The walk to Pondamos takes you along Halki's one-and-only road, the improbably-named Tarpon Springs Boulevard, which was funded by islanders who emigrated to Florida early last century after the collapse of the local sponge fishing industry. As you meander through a landscape of olive trees and prickly pears, with goat bells clanking all around you, the luminous sweep of the bay comes suddenly into view, as fresh and blue as a cornflower.

Beyond Pondamos, the road climbs steeply to the ruined village of Chorio, formerly the island's capital. Above is the picture-book castle, with magical views over the island and out to sea. Make the hour-long walk at sunset and look back towards Emborio, and you'll see how the island's hillside cemetery, gathered around an exquisite blue-domed church, becomes a shimmering citadel as it catches the last of the sun's fire. It's a strangely moving experience.

But for a real journey into Halki's spiritual heartland, do make time to explore its awesome mountainous interior, where eagles soar above scores of small churches and monasteries. A minibus service is available, although it's just as likely that a friendly local will offer you a lift. The people of Halki are rightly proud of their heritage.
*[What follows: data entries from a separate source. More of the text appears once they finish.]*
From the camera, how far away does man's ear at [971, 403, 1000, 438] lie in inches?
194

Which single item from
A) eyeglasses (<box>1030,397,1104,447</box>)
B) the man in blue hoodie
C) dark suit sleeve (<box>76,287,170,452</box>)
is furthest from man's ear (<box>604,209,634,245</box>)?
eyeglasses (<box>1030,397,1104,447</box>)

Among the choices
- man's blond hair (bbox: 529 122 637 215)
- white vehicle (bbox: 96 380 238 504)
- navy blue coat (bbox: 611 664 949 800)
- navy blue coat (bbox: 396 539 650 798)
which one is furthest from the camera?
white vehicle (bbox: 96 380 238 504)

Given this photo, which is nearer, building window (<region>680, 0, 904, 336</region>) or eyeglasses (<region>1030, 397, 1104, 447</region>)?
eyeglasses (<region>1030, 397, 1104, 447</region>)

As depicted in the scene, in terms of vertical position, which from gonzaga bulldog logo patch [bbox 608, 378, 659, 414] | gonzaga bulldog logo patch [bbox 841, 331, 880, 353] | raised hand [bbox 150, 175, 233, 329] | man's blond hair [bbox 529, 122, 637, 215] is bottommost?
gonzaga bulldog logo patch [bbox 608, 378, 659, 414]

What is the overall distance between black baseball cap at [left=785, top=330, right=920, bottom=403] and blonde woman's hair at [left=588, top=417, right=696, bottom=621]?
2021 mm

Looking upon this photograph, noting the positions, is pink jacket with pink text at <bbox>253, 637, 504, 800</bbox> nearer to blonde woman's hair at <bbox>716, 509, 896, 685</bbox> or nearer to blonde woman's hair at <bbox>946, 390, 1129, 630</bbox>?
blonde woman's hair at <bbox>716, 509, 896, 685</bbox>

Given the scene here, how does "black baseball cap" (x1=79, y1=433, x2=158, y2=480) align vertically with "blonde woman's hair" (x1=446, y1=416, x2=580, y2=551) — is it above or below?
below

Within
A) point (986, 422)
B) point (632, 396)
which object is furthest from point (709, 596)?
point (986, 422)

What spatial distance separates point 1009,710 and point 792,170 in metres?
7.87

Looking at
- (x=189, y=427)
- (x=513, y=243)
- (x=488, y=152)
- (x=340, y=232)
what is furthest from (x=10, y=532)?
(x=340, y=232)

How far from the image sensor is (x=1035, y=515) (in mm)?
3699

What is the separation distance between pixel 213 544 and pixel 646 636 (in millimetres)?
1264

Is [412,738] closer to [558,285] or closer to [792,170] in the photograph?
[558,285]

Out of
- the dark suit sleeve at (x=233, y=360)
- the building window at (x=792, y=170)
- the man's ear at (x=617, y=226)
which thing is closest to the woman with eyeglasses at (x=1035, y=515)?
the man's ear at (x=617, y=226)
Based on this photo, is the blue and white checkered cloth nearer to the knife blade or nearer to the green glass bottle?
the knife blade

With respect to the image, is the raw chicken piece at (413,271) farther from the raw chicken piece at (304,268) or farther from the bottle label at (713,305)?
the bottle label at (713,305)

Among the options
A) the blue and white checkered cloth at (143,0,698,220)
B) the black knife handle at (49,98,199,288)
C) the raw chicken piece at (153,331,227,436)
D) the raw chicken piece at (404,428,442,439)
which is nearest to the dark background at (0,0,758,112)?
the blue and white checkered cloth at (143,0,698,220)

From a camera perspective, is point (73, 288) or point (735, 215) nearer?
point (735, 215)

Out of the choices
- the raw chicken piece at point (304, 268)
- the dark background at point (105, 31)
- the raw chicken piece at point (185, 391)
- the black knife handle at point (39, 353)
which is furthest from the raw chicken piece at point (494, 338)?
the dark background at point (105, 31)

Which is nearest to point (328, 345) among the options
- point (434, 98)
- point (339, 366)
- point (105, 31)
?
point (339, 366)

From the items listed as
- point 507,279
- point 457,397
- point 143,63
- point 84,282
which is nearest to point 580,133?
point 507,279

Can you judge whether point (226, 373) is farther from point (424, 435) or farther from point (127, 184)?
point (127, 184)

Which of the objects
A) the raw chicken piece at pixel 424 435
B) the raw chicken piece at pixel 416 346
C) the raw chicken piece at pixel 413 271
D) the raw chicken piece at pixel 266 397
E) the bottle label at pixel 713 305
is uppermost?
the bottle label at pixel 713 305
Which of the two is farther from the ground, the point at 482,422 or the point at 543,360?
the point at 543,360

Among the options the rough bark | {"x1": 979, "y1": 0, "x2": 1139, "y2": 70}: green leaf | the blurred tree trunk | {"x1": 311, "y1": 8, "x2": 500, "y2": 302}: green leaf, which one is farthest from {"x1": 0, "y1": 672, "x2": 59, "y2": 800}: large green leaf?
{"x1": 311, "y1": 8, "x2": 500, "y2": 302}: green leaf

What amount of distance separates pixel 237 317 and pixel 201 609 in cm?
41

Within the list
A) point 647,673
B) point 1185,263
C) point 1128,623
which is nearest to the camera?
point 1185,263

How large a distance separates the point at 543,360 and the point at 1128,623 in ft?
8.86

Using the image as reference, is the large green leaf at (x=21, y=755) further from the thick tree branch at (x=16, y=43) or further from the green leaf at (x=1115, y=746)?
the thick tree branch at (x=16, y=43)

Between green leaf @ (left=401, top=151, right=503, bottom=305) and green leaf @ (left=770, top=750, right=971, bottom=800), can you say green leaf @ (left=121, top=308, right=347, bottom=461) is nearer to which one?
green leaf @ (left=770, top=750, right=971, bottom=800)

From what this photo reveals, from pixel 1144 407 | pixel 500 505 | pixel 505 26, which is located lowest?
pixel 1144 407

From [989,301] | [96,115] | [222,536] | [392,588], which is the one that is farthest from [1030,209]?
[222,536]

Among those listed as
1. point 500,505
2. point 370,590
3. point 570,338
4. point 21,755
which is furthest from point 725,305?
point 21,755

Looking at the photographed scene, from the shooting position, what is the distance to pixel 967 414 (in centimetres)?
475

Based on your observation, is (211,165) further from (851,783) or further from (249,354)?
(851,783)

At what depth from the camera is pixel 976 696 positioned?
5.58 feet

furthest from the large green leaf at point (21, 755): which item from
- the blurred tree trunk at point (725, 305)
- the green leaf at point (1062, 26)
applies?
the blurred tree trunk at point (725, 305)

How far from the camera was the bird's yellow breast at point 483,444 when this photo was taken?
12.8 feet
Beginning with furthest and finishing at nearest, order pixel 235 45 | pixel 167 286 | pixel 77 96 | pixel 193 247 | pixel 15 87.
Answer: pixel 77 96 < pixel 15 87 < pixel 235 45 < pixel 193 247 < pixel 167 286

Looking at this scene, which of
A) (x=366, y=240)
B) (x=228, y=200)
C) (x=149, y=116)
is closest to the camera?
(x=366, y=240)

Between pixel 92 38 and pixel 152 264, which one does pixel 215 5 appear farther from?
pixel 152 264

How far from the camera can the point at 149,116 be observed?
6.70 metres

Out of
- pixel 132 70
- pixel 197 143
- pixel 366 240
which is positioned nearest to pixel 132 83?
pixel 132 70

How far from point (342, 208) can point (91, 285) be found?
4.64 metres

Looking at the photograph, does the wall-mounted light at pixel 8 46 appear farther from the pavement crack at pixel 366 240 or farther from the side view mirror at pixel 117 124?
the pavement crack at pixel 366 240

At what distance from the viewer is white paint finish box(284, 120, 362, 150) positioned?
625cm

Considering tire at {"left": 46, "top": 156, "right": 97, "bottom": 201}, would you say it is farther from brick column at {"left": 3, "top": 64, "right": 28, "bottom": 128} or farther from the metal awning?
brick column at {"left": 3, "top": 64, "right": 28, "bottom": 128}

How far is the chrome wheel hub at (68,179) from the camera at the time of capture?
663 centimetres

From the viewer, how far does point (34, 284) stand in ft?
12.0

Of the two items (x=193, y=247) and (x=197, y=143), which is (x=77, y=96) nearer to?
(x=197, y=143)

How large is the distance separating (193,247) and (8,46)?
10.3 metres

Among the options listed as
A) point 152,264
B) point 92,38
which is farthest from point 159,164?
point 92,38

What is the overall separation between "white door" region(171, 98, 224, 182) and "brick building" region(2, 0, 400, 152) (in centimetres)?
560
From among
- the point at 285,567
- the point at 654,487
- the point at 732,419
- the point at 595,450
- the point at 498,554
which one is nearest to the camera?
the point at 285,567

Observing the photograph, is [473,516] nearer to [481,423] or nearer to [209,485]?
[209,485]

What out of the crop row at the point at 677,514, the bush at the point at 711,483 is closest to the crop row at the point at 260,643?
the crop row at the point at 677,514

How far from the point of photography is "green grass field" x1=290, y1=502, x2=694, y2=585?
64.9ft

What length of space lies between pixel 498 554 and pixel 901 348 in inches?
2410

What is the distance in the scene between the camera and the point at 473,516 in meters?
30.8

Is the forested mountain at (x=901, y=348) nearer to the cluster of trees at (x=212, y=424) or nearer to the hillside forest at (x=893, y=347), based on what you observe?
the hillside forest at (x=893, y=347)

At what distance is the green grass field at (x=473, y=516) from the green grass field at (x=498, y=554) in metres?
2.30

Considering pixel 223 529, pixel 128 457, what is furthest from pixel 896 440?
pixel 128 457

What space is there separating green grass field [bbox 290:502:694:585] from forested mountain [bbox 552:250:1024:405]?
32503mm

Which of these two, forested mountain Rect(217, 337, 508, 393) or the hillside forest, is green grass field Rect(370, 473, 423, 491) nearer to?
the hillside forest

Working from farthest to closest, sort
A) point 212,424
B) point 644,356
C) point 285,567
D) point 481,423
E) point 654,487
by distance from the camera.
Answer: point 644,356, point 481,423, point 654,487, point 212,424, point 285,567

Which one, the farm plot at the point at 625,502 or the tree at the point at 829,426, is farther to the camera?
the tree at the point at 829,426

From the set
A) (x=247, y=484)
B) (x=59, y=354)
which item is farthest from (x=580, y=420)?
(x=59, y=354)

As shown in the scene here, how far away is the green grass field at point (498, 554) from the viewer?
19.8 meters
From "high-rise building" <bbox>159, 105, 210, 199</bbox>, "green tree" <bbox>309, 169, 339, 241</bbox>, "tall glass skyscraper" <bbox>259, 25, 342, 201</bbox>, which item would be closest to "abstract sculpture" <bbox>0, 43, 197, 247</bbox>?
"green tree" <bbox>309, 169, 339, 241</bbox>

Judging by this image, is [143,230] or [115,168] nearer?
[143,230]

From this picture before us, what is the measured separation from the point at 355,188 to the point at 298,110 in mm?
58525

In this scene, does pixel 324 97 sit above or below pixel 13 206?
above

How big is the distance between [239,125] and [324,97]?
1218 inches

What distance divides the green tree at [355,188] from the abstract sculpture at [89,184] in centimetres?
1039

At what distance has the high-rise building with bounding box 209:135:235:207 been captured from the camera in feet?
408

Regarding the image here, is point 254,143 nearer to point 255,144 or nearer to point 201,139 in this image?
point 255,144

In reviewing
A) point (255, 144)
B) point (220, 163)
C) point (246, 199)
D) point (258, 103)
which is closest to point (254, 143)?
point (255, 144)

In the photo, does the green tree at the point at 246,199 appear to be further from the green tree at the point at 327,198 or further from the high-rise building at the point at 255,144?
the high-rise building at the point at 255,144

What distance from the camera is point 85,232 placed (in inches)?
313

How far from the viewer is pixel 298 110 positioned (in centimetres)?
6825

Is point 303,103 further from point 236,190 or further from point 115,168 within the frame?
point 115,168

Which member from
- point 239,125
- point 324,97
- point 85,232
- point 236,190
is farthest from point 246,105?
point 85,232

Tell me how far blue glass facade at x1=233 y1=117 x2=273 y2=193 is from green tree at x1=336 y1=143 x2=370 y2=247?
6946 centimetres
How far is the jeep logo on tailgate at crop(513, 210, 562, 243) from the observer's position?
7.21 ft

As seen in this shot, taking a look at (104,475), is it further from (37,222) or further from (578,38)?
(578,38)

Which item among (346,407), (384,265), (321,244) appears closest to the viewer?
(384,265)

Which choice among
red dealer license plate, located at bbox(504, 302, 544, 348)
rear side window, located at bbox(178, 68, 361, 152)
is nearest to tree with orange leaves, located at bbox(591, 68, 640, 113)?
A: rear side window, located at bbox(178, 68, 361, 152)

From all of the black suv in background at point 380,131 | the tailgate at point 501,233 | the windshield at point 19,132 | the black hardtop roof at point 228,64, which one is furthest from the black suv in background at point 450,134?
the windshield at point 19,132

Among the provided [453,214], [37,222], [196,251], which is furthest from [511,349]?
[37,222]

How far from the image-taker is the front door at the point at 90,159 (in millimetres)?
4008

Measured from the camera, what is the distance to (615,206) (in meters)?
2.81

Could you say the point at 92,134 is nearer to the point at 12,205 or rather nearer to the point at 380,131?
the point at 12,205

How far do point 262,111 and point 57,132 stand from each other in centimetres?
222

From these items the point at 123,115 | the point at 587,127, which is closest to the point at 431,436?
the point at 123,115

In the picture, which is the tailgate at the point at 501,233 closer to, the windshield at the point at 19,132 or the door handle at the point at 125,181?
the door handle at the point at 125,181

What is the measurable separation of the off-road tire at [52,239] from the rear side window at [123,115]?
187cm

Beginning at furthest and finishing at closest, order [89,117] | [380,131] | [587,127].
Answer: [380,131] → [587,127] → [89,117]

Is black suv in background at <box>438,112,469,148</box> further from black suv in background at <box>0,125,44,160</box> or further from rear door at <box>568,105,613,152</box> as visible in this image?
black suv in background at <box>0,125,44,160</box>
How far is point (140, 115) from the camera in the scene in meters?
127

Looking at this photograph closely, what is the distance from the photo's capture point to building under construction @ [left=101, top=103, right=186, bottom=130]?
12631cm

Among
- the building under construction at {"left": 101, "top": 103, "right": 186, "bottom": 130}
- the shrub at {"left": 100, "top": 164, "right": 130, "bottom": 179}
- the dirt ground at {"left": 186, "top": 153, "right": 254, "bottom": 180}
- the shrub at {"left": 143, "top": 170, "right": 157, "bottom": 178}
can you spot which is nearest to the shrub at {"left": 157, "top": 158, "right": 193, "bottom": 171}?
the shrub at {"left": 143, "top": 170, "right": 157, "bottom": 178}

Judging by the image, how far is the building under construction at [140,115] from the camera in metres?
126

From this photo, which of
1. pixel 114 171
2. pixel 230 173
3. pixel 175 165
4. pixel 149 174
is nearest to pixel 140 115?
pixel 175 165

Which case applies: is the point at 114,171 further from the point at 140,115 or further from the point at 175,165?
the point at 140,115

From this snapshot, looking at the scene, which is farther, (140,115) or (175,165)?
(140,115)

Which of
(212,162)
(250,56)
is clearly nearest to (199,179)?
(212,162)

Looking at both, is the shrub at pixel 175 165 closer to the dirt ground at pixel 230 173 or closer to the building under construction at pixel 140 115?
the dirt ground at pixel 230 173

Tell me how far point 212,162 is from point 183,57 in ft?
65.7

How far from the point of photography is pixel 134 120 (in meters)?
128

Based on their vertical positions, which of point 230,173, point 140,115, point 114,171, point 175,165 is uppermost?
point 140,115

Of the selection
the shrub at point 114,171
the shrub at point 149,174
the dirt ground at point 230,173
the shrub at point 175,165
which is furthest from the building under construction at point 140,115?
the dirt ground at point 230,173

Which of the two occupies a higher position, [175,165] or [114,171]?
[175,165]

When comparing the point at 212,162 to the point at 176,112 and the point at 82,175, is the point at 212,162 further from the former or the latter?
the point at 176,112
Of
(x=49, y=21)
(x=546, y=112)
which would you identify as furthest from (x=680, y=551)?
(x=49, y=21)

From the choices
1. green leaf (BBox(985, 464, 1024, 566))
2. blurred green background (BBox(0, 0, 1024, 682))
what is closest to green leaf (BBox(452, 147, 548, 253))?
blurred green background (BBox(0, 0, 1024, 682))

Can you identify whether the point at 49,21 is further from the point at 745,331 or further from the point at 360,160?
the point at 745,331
I took a ride with Galandi, a native of the island (and owner of Stergo the parrot). His brother-in-law, a lecturer in religious studies and history, was visiting from Athens, and between them they had a story for every stone. As we drove past Chorio, Galandi pointed out the ruins of what was once the island's graveyard. His grandfather had been buried there, he explained, but the family had decided to re-bury his bones in Emborio's cemetery. They identified his skeleton quite easily, he said cheerfully. The old man had been buried with his favourite pipes.

The official goal of our journey, at 1,500ft above sea level, was the Monastery of St John, the island's saint. At the end of August it's the scene of a massive annual celebration, with friends and relatives of the islanders flocking to Halki to join in the party. Dimitri the caretaker and his helpers had already started preparing trestle tables in readiness for the feast. For the rest of the year the place is as still as a stone, looking over simple small-holdings of fig trees and bee boxes and the infinity of water beyond.

The highlight of the trip was a detour to the deserted Monastery of St Palarniotis, housing an idyllic small church with a ceiling painted with stars. In the courtyard outside, a single eagle feather had come to rest on the unmarked grave of a nun. All the while, in the harbour far below us, fishing boats went quietly about their daily business. T S Eliot once wrote that history is a pattern of timeless moments. Perhaps that's why time doesn't really matter on Halki.

Travel essentials: Halki

Getting there

* There are no flights between the UK and Halki. EasyJet (0905 821 0905; easyjet.com) flies to Rhodes from Gatwick and Liverpool; Fly Thomas Cook (0871 230 2406; flythomascook.com) has flights from Gatwick, East Midlands and Manchester; and Jet2 (0871 226 1737; jet2.com) flies from Leeds/Bradford, Manchester and Newcastle.

* The Nikos Express ferry from Rhodes to Halki (75 minutes) leaves from the port of Kamiros Skala, a 40-minute taxi ride from the airport (expect to pay about €50). Departures at about 2.30pm on Mondays, Tuesdays and Thursdays and about 4pm on Wednesdays, Fridays and Saturdays. Single fares €8.50.

* At weekends the Dodecanese Pride catamaran operates from Mandraki harbour in Rhodes Town at 10.30am (€21).

Staying there

* Nissia Holidays (UK office 01455 289421, Greek office 00 30 22410 29222; nissiaholidays.com) offers villas and apartments, including Villa Anouska, and organises transfers from the airport to Halki for €55pp. There is still some villa availability in September and October.

* The Captain's House (00 30 22 4604 5201), a 19th-century mansion, has doubles from €35.

* Hiona Art Hotel (00 30 22 4604 5244; hionaart.gr) has doubles from €100.